ヴィータに傷1つ付けられなかったどころか、黒い毛に弾かれた青いビームがガンドルの頬をかすめた。
「あ、あぶあぶ……。また規格外スキルかよ〜」
「私もさっきそれで飛ばされたんですよ」
「先に言ってヨ! 」
「人の話を聞こうとしなかったじゃないですか」
「ご、ごめん。で、この毛玉ちゃん、どうすればいいんだ? 」
ガンドルはしかめっ面をすると、ギョロリと動いた目玉を軽くつんと突いた。途端にーー黄色い何かが吹き出し、異臭がガンドルの人より優れた鼻を襲った。

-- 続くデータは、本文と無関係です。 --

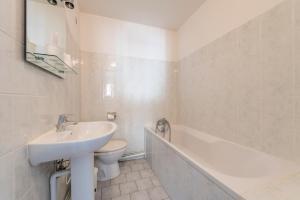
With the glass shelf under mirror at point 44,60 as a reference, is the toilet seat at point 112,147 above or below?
below

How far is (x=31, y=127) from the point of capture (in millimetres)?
775

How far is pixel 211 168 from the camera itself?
103 cm

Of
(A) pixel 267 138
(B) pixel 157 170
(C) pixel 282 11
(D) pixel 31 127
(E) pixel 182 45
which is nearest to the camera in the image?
(D) pixel 31 127

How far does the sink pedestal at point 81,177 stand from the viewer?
110 cm

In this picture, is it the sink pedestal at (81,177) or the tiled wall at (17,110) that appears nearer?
the tiled wall at (17,110)

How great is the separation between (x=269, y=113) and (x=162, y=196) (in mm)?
1344

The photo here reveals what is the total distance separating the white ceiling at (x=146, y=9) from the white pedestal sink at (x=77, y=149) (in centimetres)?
175

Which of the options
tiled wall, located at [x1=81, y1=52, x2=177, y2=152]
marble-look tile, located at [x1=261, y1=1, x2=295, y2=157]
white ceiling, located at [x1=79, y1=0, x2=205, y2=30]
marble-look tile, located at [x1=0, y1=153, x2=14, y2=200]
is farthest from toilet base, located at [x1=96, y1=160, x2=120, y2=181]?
white ceiling, located at [x1=79, y1=0, x2=205, y2=30]

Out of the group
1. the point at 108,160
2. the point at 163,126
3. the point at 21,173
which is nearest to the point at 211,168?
the point at 21,173

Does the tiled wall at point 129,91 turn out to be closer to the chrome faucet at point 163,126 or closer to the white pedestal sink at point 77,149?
the chrome faucet at point 163,126

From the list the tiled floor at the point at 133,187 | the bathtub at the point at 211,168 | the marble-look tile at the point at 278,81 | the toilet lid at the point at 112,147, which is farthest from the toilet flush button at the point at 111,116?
the marble-look tile at the point at 278,81

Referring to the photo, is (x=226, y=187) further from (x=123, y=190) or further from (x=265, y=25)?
(x=265, y=25)

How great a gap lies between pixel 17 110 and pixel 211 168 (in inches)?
49.9

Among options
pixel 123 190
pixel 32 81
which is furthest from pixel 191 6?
pixel 123 190
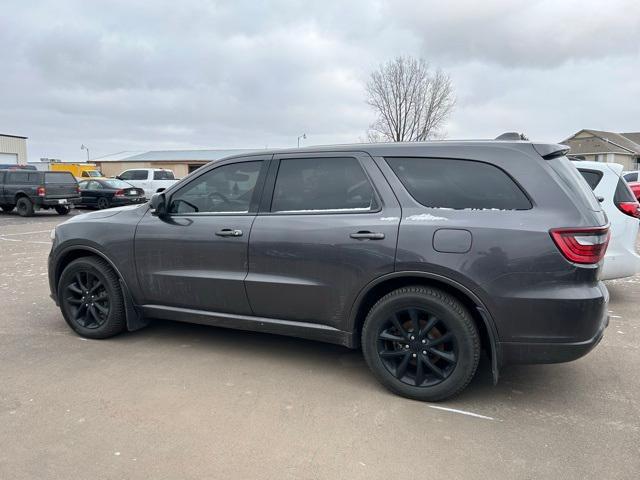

「ぎゃああ! おなら攻撃食らった。退避、退避ぃ! 」
鼻を押さえて脱兎の如く逃げ出すガンドルに『言わんこっちゃない』とブランは呆れ顔をしている。ガンドルはブランがスキルで出したタオルを受け取り、鼻水が流れ出す顔をゴシゴシと擦った。
「アイツ、嫌い! カメムシかよっ」
「下手に手を出さない方が良さげですね。食事中は攻撃してこないようですし、本部に戻りましょうか」
「ぐすん。さらば、俺のヘラクレスオオカブト」
「彼は『俺の屍を越えていけ』って言ってますよ」
ブランはしおしお顔で項垂れるガンドルの首に腕回して、ぐいっと自分の方に寄せた。思いがけないブランの行動にガンドルは照れくさそうに笑った。
「ブランってさ、結構……俺のこと好きだろ? 」
「……どうでしょうね」
「かなり、いやものすごぉくーー俺のこと、気にいってるよね? 」
「ほら、さっさと歩く! 」
「へへへ」
素っ気ないふりをしているブランに、思わず心がキュンと鳴ったーーかどうかは、ガンドルのみぞ知る。